Great destructions took place from fire and to create material resistance towards fire scientists worked on creating retardants in several ways. During Roman times itself chemical flame retardants were used to prevent siege towers from catching fire. While, British Patent 551 was taken by Obadiah Wilde in the year 1735 to flame retard canvas for use in theatres and public buildings was the first patent on a flame retardant.
The use of flammable materials such as plastics in electrical equipment or synthetic fibers in sofas and curtains increased and led to the wider use of flame retardants during 1970’s to increase its fire resistance. Though the focus on retardants in plastics started long back, now the wide usage and application of plastics in different and extreme conditions made the industry to drive their focus on retardants.

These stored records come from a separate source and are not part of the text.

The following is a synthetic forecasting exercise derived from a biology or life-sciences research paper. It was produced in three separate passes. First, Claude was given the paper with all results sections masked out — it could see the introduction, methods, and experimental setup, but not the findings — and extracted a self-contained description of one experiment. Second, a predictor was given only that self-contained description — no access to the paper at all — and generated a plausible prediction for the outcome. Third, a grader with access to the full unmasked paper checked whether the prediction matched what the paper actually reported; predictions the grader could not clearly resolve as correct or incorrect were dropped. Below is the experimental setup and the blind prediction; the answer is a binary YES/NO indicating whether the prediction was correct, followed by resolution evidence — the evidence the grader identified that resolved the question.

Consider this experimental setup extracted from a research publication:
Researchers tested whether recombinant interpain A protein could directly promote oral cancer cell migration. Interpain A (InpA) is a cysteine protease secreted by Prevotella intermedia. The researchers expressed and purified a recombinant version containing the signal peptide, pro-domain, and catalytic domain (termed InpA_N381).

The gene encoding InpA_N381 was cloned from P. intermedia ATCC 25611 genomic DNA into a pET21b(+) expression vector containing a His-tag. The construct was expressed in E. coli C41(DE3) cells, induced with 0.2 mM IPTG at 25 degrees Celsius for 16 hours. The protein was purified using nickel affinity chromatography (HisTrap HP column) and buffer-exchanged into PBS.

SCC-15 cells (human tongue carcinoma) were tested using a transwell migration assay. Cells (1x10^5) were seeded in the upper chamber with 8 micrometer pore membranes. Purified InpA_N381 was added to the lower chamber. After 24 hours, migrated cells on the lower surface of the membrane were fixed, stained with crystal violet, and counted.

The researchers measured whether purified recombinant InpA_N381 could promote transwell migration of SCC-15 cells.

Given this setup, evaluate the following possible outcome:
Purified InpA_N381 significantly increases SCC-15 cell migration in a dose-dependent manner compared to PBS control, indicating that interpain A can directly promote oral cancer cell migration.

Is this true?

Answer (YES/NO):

In plastics arena, brominated flame retardants (BFR’s) were first used in cellulose nitrate which is extremely inflammable. So, BFR’s are routinely been added to consumer products for several decades in a successful effort to reduce fire-related injury and property damage. The traditional materials were replaced with plastics in industrial equipment, appliances and furniture industries and are now greatly supported and contributed by flame retardants in reducing the risk of fires providing safety. While the cost involved in adapting these materials is an important issue, as Halogenfree flame retardants are expensive.
Halogen free chemistries availability and the development of commercial solutions is moving quickly. They cover a diverse range of chemicals which are commonly classified in to three categories.
● » Inorganic, that have metal hydroxides like aluminium hydroxide, magnesium hydroxide and other compounds like zinc borate.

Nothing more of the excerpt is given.